- _EXERCISE INSTRUCTIONS_
a: According to the profile of Charles Wheelan, where do students in his Analyzing and Communicating Policy course spend one class period each Fall and Spring Quarter?
b: Please copy out the profile of Charles Wheelan, everything from "It appears that" down to "Building on campus.".
c: Write the next part of the profile of Charles Wheelan, picking up after its final sentence.

- _TEXT PASSAGE_

▽

Charles Wheelan, Instructor in the Irving B. Harris Graduate School of Public Policy Studies

    Charles Wheelan, Instructor in the Irving B. Harris Graduate School of Public Policy Studies

    By Steve Koppes
    News Office

      
      

    Charles Wheelan is the man with the anti-Midas touch.

    “If he touched gold he would turn it to life,” wrote Princeton University professor Burton Malkiel in the foreword to Wheelan’s book Naked Economics: Undressing the Dismal Science, published in 2002.

    It appears that Wheelan applies the same touch to his University courses. Though he became a Lecturer in the Irving B. Harris Graduate School of Public Policy Studies only last year, students in his Analyzing and Commun- icating Policy course already have felt his energizing anti-Midas touch. For one class period each Fall and Spring Quarter, the students in this course find themselves seated in the studios of WBEZ-FM at Navy Pier, instead of the long, narrow confines of the Woodlawn Room in the 1155 Building on campus.

    WBEZ is familiar territory for Wheelan. He is a long-time contributor both to WBEZ’s 848 public affairs program and to The Motley Fool, a nationally syndicated program on National Public Radio covering finance, economics and business.

    But students do the talking on these WBEZ field trips, not Wheelan, during an off-the-air version of 848 that culminates their group projects. “They have to come up with some policy recommendation,” Wheelan says. “It could be anything from changing Illinois recycling law to creating a global fund to providing an incentive for the creation of a malaria vaccine.”

△

- _DATA EXTRACT_
▽

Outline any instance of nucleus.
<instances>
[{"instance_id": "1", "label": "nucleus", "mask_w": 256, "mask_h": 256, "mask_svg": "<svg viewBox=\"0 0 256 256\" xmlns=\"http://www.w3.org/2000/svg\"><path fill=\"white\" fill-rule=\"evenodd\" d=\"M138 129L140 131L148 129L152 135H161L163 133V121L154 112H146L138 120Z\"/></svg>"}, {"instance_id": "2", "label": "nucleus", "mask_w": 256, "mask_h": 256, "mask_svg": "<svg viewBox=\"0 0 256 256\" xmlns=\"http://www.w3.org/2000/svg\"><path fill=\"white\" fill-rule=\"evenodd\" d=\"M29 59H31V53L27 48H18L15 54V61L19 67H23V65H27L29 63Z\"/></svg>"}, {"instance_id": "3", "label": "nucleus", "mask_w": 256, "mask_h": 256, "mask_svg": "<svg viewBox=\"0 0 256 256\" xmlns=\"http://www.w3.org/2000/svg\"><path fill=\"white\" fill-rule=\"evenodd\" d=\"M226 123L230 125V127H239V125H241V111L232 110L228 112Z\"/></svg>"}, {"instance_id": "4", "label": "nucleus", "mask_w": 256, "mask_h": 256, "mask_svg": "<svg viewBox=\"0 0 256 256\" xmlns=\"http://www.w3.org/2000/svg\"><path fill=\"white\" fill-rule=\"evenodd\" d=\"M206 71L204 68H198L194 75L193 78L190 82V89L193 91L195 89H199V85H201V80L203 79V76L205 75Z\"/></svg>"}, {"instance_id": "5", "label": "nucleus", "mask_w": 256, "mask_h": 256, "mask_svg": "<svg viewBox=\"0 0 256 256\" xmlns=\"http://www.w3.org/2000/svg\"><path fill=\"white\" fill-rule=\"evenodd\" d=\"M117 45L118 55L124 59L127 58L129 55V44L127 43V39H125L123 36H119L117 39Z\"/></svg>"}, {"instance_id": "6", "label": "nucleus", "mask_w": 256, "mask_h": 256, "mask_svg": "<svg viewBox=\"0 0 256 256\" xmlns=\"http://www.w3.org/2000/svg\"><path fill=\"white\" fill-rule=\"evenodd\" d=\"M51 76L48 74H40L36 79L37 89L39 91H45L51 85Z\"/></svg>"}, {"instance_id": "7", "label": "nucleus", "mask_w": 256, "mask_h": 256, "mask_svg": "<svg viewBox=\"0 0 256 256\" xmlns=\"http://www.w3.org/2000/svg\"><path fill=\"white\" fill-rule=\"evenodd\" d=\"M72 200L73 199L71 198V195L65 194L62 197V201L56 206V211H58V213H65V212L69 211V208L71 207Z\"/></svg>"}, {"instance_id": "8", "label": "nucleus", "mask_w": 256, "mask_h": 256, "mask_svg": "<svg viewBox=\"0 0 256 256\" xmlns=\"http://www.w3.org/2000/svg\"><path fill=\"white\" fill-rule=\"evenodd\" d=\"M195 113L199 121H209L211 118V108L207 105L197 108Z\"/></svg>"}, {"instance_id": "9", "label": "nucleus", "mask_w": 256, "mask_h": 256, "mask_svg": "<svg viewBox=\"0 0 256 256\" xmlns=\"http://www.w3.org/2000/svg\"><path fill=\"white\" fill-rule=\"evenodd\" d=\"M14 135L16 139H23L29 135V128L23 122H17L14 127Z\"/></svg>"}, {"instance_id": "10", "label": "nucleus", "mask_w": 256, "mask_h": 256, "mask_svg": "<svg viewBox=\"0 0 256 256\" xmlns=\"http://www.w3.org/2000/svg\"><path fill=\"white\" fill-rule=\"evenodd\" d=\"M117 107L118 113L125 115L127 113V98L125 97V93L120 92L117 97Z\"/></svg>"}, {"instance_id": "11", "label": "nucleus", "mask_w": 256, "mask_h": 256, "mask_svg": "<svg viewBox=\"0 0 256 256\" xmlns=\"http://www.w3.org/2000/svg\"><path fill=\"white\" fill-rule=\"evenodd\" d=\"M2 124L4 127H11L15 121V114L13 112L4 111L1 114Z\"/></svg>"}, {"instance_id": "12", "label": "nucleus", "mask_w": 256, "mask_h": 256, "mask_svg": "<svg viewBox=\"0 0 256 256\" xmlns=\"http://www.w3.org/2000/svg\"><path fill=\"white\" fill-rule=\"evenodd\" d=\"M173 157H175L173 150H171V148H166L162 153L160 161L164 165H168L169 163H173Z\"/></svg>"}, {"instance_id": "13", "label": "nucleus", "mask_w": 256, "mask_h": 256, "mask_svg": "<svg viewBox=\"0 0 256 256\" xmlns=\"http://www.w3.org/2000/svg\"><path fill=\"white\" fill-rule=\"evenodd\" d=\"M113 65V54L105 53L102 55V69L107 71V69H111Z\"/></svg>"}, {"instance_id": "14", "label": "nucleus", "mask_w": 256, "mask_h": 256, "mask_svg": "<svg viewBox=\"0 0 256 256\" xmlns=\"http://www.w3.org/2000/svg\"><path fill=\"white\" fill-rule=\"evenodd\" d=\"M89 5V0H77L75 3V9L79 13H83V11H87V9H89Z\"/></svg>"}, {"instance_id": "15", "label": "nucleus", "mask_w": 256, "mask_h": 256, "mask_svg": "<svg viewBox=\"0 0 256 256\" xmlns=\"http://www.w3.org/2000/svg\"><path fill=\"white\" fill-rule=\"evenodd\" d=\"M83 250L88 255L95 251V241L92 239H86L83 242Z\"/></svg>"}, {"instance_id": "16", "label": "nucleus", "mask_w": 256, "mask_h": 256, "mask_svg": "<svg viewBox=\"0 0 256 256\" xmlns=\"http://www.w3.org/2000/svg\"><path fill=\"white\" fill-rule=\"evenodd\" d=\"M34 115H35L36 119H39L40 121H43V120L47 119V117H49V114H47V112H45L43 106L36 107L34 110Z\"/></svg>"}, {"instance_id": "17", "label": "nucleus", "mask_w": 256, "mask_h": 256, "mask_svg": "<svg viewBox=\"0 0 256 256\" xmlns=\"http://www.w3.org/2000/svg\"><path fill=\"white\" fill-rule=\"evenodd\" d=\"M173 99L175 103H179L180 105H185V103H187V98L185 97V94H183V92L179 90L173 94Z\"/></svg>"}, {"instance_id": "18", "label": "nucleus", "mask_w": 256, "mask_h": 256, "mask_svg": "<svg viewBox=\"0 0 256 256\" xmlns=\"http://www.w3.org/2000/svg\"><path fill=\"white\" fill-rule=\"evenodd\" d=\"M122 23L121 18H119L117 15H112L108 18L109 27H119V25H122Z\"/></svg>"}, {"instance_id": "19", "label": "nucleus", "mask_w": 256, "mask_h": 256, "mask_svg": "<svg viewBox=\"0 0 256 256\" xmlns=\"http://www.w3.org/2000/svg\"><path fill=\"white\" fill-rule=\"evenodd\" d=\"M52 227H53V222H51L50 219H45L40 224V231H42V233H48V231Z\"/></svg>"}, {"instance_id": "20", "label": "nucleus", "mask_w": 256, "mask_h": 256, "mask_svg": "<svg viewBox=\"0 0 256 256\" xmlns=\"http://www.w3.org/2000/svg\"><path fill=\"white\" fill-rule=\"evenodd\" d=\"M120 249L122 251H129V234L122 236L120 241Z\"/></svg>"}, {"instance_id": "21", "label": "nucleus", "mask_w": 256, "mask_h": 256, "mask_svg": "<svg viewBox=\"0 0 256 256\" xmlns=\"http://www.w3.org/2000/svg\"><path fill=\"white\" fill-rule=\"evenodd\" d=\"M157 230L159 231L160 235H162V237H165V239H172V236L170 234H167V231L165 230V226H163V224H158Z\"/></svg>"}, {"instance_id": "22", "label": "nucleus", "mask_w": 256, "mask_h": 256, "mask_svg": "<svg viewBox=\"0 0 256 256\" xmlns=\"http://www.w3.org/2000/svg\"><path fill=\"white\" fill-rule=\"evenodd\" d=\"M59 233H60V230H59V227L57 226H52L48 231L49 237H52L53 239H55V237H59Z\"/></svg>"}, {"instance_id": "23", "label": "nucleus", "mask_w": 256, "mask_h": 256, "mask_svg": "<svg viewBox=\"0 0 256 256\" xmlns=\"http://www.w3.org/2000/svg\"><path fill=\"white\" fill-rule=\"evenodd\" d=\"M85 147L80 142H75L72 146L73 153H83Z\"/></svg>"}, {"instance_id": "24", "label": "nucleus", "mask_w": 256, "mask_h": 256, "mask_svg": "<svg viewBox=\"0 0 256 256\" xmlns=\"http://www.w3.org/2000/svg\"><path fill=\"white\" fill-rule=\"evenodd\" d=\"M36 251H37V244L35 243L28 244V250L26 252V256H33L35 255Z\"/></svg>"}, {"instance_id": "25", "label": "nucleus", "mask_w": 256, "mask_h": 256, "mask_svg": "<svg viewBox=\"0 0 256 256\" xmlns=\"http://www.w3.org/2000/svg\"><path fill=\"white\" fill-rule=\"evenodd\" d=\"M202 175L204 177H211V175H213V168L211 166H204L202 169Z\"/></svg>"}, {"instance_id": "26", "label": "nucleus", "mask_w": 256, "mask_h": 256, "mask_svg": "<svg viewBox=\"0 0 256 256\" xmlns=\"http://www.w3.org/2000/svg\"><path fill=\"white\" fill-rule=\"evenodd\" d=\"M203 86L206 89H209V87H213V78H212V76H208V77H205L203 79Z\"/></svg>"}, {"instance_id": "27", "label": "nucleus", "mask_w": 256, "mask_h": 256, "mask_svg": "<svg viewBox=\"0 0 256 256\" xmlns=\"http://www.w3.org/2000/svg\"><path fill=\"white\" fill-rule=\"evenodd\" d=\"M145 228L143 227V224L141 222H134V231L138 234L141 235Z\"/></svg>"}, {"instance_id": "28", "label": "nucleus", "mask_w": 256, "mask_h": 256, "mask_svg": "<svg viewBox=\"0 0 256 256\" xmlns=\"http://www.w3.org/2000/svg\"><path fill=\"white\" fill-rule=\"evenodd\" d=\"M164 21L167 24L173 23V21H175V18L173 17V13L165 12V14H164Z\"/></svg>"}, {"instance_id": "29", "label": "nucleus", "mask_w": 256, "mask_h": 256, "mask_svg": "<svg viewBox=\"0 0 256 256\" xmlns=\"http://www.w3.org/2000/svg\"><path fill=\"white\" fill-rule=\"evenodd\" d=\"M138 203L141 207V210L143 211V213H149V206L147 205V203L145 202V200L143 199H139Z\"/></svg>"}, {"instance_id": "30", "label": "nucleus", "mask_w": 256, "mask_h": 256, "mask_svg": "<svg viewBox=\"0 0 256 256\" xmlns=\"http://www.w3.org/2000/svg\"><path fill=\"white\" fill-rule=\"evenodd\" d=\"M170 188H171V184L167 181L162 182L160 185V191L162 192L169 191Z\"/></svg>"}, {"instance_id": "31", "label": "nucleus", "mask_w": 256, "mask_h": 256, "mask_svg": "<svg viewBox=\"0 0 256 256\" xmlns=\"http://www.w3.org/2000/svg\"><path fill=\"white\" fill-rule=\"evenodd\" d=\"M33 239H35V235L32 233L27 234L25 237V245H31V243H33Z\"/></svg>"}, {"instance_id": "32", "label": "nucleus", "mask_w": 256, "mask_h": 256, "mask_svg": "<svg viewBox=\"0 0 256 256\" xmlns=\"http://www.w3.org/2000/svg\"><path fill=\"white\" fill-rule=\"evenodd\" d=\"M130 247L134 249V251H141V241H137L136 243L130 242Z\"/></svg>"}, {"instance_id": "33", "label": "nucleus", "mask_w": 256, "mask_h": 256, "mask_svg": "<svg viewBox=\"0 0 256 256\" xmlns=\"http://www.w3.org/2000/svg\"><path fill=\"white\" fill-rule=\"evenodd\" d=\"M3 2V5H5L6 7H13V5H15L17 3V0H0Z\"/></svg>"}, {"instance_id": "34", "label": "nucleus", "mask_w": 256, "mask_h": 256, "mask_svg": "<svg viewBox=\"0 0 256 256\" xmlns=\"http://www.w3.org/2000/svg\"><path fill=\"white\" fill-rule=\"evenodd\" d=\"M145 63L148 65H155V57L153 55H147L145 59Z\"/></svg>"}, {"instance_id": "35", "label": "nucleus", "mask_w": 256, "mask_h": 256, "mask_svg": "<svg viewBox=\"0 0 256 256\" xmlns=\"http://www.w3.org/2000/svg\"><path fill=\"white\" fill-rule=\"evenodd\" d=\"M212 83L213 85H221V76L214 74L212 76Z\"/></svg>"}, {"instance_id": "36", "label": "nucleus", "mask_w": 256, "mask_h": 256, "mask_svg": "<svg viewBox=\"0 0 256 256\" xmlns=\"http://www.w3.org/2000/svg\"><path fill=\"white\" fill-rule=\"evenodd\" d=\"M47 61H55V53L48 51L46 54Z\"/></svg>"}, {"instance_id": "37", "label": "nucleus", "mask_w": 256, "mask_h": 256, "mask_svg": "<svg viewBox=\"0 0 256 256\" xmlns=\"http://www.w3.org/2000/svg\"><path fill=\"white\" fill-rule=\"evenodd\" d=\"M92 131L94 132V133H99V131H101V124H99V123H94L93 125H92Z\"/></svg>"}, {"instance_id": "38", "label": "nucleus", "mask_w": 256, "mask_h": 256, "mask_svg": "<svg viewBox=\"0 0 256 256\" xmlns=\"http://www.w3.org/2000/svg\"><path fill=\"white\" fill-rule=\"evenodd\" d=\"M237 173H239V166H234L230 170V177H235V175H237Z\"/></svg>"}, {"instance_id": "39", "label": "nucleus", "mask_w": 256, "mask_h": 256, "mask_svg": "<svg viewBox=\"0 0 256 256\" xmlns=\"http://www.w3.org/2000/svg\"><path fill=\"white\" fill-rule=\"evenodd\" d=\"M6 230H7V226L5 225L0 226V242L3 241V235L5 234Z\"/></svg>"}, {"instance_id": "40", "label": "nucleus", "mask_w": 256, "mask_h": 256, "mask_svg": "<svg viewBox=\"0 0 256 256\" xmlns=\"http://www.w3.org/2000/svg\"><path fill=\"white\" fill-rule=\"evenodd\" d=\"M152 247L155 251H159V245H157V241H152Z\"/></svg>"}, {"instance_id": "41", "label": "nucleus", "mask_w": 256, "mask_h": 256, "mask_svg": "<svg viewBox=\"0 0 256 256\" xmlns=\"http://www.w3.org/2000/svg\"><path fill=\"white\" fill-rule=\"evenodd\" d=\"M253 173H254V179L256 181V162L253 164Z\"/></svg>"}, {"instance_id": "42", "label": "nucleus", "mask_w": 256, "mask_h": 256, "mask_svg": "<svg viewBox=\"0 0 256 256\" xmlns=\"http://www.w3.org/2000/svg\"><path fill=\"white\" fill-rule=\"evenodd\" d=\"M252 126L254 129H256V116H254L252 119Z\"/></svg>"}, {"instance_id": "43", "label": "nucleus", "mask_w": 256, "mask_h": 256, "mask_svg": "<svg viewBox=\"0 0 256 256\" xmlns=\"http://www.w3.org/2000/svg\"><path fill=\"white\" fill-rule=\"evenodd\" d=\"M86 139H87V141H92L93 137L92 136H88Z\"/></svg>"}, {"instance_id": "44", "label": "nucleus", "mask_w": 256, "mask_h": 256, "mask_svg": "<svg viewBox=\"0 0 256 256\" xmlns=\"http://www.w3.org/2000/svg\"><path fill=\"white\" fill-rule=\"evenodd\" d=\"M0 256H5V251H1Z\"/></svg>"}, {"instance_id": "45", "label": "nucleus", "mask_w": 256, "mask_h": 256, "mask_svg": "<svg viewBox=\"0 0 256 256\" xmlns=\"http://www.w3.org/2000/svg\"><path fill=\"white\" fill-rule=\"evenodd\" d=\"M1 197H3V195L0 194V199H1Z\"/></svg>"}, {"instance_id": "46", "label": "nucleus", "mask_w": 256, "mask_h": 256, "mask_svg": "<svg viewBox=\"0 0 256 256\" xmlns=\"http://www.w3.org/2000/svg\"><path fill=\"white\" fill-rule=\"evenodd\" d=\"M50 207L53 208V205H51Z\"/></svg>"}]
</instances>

△

- _ANSWERS FOR EACH ITEM_
a: In the studios of WBEZ-FM at Navy Pier.

b:
It appears that Wheelan applies the same touch to his University courses. Though he became a Lecturer in the Irving B. Harris Graduate School of Public Policy Studies only last year, students in his Analyzing and Commun- icating Policy course already have felt his energizing anti-Midas touch. For one class period each Fall and Spring Quarter, the students in this course find themselves seated in the studios of WBEZ-FM at Navy Pier, instead of the long, narrow confines of the Woodlawn Room in the 1155 Building on campus.

c:
    After the students have formulated their policy recommendation, “then they have to sell it. They’ve got to do a press release. They’ve got to do talking points. They’ve got to do an op-ed,” Wheelan says. And the student spokesmen for their respective groups also field questions from 848 host Steve Edwards, just as if they were really appearing on his show to propose their plans.

    It is fun, but it also shows the students there is more to a good policy recommendation than a good idea, Wheelan says. “It’s not really worth anything if they don’t go out and sell it and explain it cogently.”

    Wheelan, who also teaches Analysis of Regional Policy, says he has been impressed by the idealism and ability of Harris School students.

    “I don’t know that they fully appreciate how valued the skills they have are going to be,” he says. They will be entering a job market that is less well defined than that for graduates of business or law schools, so it requires more patience. “It takes longer for people to find the right places, probably because they’re going all over the place. To non-profits, to international institutions, to private banks, what have you,” he says.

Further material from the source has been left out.